Quarante centimètres de neige sont tombés en une nuit, déversés par des vents atteignant 70 km/h. Wengen grelotte sous un épais manteau blanc et, à en croire les prévisions, les descentes du Lauberhorn n'auront pas lieu. La première, prévue vendredi, a été annulée. La seconde connaîtra le même sort si aucun entraînement n'est disputé d'ici à samedi, entre deux giboulées. Seul le slalom, dimanche, sera peut-être épargné.

«Grosse pression»

En cas d'annulation, les pertes, pour la station bernoise, dépasseront le million de francs, mais seront couvertes par l'assurance.

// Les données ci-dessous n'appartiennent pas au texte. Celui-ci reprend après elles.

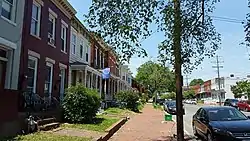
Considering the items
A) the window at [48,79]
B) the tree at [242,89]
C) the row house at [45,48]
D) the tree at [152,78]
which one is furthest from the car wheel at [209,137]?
the tree at [242,89]

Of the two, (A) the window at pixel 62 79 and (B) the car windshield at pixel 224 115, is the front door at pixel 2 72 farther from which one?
(B) the car windshield at pixel 224 115

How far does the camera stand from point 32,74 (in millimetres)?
16453

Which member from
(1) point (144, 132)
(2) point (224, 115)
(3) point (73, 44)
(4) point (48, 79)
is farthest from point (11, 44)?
(3) point (73, 44)

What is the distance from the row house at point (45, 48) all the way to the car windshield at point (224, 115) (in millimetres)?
8420

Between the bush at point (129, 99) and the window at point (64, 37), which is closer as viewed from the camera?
the window at point (64, 37)

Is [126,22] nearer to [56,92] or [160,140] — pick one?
[160,140]

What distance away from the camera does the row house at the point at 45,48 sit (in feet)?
50.8

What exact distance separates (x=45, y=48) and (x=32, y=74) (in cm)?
217

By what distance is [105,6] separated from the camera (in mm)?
10852

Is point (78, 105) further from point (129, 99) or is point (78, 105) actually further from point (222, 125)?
point (129, 99)

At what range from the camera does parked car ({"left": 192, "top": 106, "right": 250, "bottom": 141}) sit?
10852 mm

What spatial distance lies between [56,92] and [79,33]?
8.31 metres

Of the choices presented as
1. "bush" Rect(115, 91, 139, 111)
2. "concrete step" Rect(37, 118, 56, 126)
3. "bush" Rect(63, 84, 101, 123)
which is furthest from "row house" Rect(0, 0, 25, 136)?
"bush" Rect(115, 91, 139, 111)

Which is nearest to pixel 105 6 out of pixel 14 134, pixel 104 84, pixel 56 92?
pixel 14 134
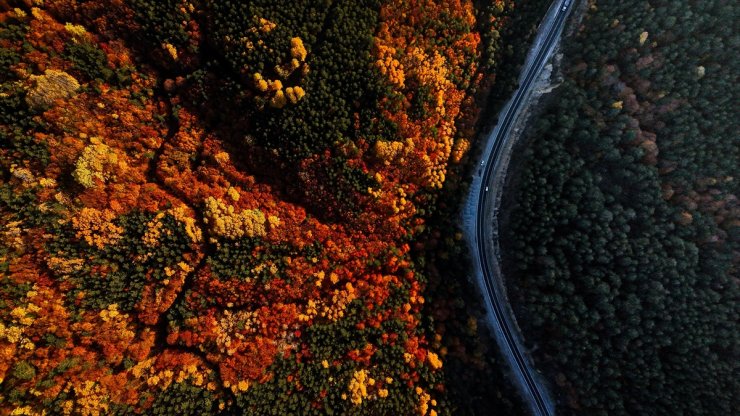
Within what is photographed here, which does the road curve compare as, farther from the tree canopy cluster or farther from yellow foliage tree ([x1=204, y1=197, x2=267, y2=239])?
yellow foliage tree ([x1=204, y1=197, x2=267, y2=239])

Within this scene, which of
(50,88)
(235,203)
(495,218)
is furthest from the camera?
(495,218)

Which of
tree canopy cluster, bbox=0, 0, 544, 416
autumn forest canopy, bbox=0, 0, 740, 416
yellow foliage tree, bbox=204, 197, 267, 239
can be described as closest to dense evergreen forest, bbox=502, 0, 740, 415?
autumn forest canopy, bbox=0, 0, 740, 416

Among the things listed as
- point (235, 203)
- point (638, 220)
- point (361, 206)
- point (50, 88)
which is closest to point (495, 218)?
point (638, 220)

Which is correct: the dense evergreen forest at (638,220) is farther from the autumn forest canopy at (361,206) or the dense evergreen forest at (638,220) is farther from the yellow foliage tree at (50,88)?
the yellow foliage tree at (50,88)

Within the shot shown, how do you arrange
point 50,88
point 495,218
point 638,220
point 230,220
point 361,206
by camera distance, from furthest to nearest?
point 495,218 → point 361,206 → point 638,220 → point 230,220 → point 50,88

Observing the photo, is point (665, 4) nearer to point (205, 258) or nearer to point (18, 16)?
point (205, 258)

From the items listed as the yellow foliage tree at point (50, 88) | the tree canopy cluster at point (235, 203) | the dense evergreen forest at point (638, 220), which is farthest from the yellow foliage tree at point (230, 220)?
the dense evergreen forest at point (638, 220)

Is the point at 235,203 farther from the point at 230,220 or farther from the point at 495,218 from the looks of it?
the point at 495,218
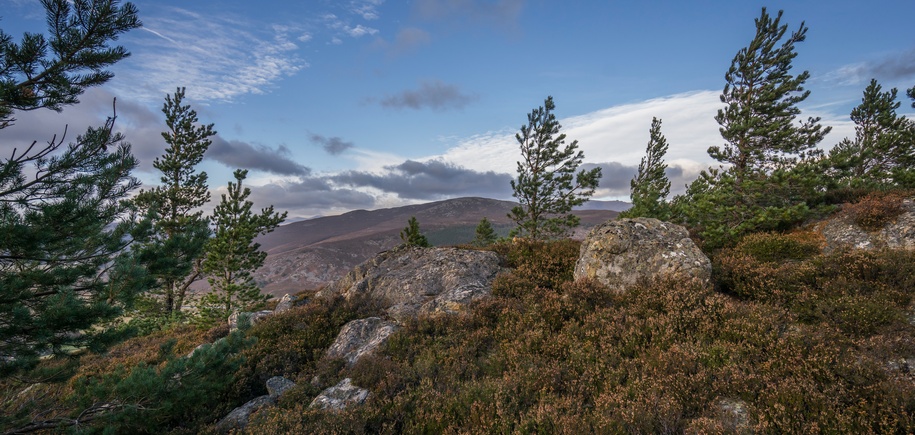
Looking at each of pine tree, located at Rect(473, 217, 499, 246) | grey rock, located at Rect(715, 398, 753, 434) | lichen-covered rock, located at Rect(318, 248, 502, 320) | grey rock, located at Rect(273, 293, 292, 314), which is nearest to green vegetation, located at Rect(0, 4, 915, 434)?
grey rock, located at Rect(715, 398, 753, 434)

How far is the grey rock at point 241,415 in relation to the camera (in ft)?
21.2

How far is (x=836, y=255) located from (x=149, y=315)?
108 ft

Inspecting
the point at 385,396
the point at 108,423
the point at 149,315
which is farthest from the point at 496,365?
the point at 149,315

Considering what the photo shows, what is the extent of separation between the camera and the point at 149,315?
865 inches

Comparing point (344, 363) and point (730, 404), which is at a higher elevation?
point (730, 404)

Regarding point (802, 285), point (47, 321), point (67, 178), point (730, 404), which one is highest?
point (67, 178)

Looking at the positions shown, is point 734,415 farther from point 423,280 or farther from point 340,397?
point 423,280

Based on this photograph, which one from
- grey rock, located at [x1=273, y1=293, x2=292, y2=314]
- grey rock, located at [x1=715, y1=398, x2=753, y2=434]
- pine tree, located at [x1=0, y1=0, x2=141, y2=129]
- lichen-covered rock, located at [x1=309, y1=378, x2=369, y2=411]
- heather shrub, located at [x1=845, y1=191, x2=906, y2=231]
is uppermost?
pine tree, located at [x1=0, y1=0, x2=141, y2=129]

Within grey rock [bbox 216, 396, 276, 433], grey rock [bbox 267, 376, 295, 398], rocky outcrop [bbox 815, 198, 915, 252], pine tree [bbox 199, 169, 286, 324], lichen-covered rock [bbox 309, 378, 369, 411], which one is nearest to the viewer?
lichen-covered rock [bbox 309, 378, 369, 411]

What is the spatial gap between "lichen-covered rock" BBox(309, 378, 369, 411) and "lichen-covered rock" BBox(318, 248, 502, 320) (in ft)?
10.3

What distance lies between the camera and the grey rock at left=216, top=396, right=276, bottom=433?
647 centimetres

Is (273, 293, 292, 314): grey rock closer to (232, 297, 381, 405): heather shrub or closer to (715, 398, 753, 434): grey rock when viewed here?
(232, 297, 381, 405): heather shrub

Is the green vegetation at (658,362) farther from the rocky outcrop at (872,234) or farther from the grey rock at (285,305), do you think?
the grey rock at (285,305)

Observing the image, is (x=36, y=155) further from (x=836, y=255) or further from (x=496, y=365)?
(x=836, y=255)
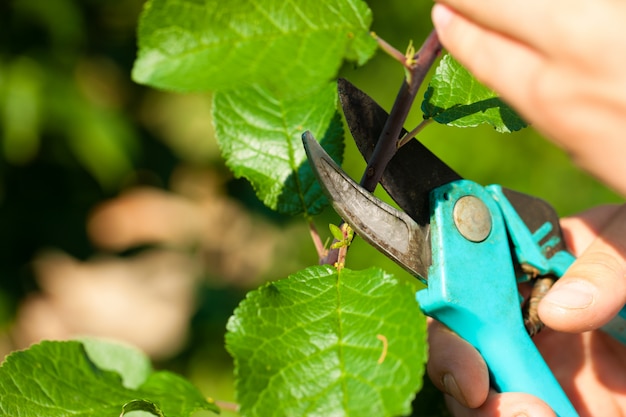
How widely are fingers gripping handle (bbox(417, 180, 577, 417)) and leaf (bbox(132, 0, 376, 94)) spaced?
27cm

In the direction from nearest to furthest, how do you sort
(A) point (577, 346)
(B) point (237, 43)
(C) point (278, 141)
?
(B) point (237, 43), (C) point (278, 141), (A) point (577, 346)

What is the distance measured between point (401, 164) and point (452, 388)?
320mm

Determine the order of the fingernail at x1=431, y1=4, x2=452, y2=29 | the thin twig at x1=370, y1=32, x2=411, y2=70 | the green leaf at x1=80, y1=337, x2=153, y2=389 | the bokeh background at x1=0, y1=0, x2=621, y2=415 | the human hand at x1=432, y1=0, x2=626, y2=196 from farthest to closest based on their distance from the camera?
the bokeh background at x1=0, y1=0, x2=621, y2=415 → the green leaf at x1=80, y1=337, x2=153, y2=389 → the thin twig at x1=370, y1=32, x2=411, y2=70 → the fingernail at x1=431, y1=4, x2=452, y2=29 → the human hand at x1=432, y1=0, x2=626, y2=196

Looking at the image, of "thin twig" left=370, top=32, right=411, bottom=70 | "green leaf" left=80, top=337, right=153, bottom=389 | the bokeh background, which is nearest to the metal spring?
"thin twig" left=370, top=32, right=411, bottom=70

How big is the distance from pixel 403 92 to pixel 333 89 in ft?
0.92

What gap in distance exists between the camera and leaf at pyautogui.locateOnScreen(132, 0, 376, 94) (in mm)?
812

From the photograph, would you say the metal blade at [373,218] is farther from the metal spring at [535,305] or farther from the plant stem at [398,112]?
the metal spring at [535,305]

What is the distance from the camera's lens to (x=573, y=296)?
1044mm

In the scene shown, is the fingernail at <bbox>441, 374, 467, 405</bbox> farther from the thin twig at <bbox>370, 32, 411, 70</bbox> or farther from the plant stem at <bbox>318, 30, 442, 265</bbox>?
the thin twig at <bbox>370, 32, 411, 70</bbox>

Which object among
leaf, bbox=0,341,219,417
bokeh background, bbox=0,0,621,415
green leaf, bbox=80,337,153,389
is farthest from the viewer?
bokeh background, bbox=0,0,621,415

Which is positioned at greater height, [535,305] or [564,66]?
[564,66]

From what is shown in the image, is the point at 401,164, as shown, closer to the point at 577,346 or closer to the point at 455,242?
the point at 455,242

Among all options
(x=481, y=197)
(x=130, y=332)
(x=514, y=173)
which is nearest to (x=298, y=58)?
(x=481, y=197)

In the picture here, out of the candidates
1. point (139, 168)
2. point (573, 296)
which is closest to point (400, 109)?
point (573, 296)
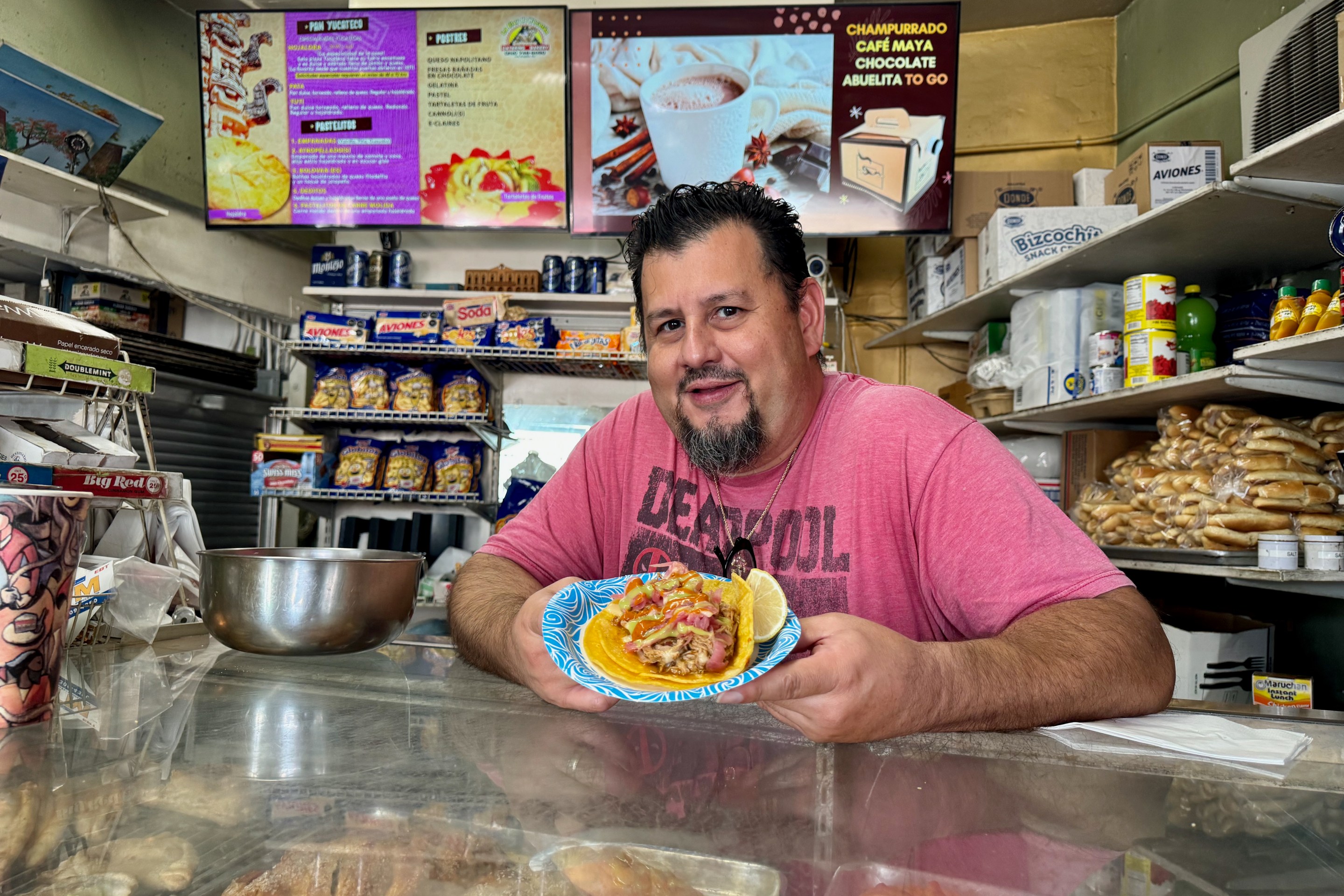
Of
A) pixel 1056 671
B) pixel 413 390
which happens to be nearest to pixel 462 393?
pixel 413 390

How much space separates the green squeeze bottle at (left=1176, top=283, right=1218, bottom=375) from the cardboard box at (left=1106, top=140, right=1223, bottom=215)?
0.45m

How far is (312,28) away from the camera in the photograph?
3.80 meters

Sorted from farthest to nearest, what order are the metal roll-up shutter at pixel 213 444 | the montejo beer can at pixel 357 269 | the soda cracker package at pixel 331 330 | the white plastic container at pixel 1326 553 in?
the metal roll-up shutter at pixel 213 444 → the montejo beer can at pixel 357 269 → the soda cracker package at pixel 331 330 → the white plastic container at pixel 1326 553

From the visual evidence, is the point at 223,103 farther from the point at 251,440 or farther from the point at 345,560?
the point at 345,560

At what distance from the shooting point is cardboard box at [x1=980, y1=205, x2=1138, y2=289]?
302 cm

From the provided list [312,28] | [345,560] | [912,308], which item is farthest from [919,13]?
[345,560]

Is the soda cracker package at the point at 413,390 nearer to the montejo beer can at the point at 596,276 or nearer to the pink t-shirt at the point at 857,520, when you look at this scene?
the montejo beer can at the point at 596,276

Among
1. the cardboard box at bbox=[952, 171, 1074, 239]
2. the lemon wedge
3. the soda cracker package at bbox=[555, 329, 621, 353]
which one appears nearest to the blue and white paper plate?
the lemon wedge

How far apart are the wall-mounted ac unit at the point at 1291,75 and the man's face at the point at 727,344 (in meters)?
1.55

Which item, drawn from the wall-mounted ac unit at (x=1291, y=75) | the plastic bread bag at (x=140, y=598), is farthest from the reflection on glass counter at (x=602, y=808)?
the wall-mounted ac unit at (x=1291, y=75)

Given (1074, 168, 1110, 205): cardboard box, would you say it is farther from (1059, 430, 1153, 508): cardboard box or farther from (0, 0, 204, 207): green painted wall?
(0, 0, 204, 207): green painted wall

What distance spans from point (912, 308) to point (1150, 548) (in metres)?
2.01

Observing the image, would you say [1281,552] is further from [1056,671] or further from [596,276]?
[596,276]

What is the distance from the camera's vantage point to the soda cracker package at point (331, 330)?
145 inches
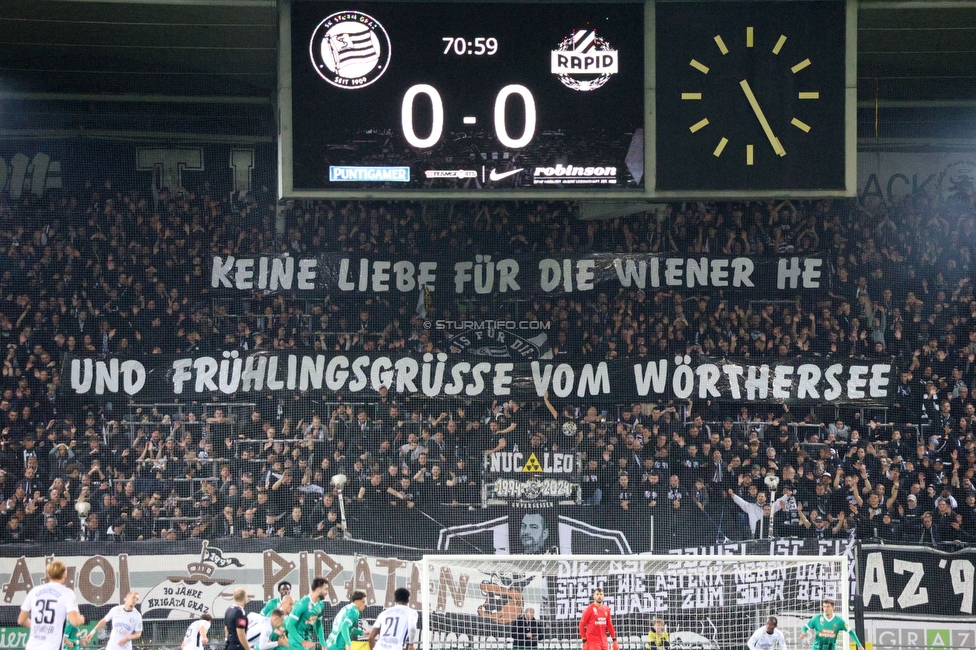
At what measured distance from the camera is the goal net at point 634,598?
14.5m

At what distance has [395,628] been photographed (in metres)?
11.0

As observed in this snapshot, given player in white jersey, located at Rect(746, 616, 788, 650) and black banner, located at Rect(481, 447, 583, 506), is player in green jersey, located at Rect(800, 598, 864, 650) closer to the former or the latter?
player in white jersey, located at Rect(746, 616, 788, 650)

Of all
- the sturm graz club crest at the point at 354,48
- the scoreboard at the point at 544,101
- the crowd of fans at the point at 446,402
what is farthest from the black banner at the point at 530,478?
the sturm graz club crest at the point at 354,48

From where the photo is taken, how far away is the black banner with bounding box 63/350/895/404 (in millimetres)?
16531

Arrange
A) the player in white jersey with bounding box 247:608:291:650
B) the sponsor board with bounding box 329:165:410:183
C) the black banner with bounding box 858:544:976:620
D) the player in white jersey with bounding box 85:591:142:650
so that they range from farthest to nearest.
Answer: the black banner with bounding box 858:544:976:620
the player in white jersey with bounding box 85:591:142:650
the player in white jersey with bounding box 247:608:291:650
the sponsor board with bounding box 329:165:410:183

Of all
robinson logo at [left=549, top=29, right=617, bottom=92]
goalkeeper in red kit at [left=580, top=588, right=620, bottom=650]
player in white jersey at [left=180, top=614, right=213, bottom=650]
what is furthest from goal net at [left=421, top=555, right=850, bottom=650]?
robinson logo at [left=549, top=29, right=617, bottom=92]

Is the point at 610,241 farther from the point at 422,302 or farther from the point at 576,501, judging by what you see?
the point at 576,501

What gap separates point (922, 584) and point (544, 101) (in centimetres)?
777

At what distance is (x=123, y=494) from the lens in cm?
1591

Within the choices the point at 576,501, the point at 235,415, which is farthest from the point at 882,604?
the point at 235,415

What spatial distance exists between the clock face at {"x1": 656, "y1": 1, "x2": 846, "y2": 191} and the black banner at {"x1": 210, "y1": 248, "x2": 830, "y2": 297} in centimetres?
575

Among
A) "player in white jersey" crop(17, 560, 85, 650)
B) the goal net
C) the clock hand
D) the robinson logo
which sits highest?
the robinson logo

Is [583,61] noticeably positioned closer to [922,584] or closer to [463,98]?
[463,98]

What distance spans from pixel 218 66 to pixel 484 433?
20.1 feet
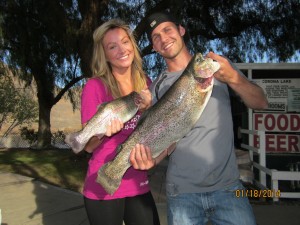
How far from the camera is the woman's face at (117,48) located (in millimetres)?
2961

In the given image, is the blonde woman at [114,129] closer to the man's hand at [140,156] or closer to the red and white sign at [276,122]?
the man's hand at [140,156]

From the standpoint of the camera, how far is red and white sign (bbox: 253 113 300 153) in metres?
8.35

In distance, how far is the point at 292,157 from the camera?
8438mm

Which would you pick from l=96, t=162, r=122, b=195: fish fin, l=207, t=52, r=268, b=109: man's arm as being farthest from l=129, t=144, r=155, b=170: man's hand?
l=207, t=52, r=268, b=109: man's arm

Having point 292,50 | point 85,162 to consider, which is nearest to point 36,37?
point 85,162

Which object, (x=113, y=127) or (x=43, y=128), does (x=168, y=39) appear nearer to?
(x=113, y=127)

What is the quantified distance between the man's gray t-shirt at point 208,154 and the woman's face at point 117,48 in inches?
31.1

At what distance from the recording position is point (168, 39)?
2.73m

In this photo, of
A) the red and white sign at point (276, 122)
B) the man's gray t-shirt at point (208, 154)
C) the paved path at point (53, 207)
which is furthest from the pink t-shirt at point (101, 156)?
the red and white sign at point (276, 122)

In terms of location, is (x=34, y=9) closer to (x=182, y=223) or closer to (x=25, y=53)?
(x=25, y=53)

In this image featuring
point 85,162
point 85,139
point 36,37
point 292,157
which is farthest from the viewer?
point 36,37

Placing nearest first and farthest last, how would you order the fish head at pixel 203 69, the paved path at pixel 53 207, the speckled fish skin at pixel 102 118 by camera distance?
1. the fish head at pixel 203 69
2. the speckled fish skin at pixel 102 118
3. the paved path at pixel 53 207

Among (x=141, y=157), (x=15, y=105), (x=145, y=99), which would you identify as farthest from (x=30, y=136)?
(x=141, y=157)

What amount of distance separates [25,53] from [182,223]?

Le préjudice sera probablement moins pénible aux skieurs suisses, exposés à la tempête eux aussi. Dans leur hôtel, où ils ont reçu la presse sans assaut de civilités, l'agitation ambiante démontre que ce retour au pays, en pareille circonstance, amène davantage de tension que de réconfort. Didier Cuche: «Le Lauberhorn, c'est 2'30'' de course, dont trente secondes de souffrance. C'est aussi une grosse pression populaire et médiatique.»

Sous des dehors courtois, le Neuchâtelois enfouit bravement, mais en vain, la nature profonde de ses sentiments. Une seule question, la plus banale qui soit, perce la cuirasse: «Comment vous sentez-vous?» Dans la réponse transparaît l'extrême fragilité de ses certitudes, sa sensibilité écorchée, son destin de persécuté: «Mais bien. Pourquoi devrais-je me sentir mal?»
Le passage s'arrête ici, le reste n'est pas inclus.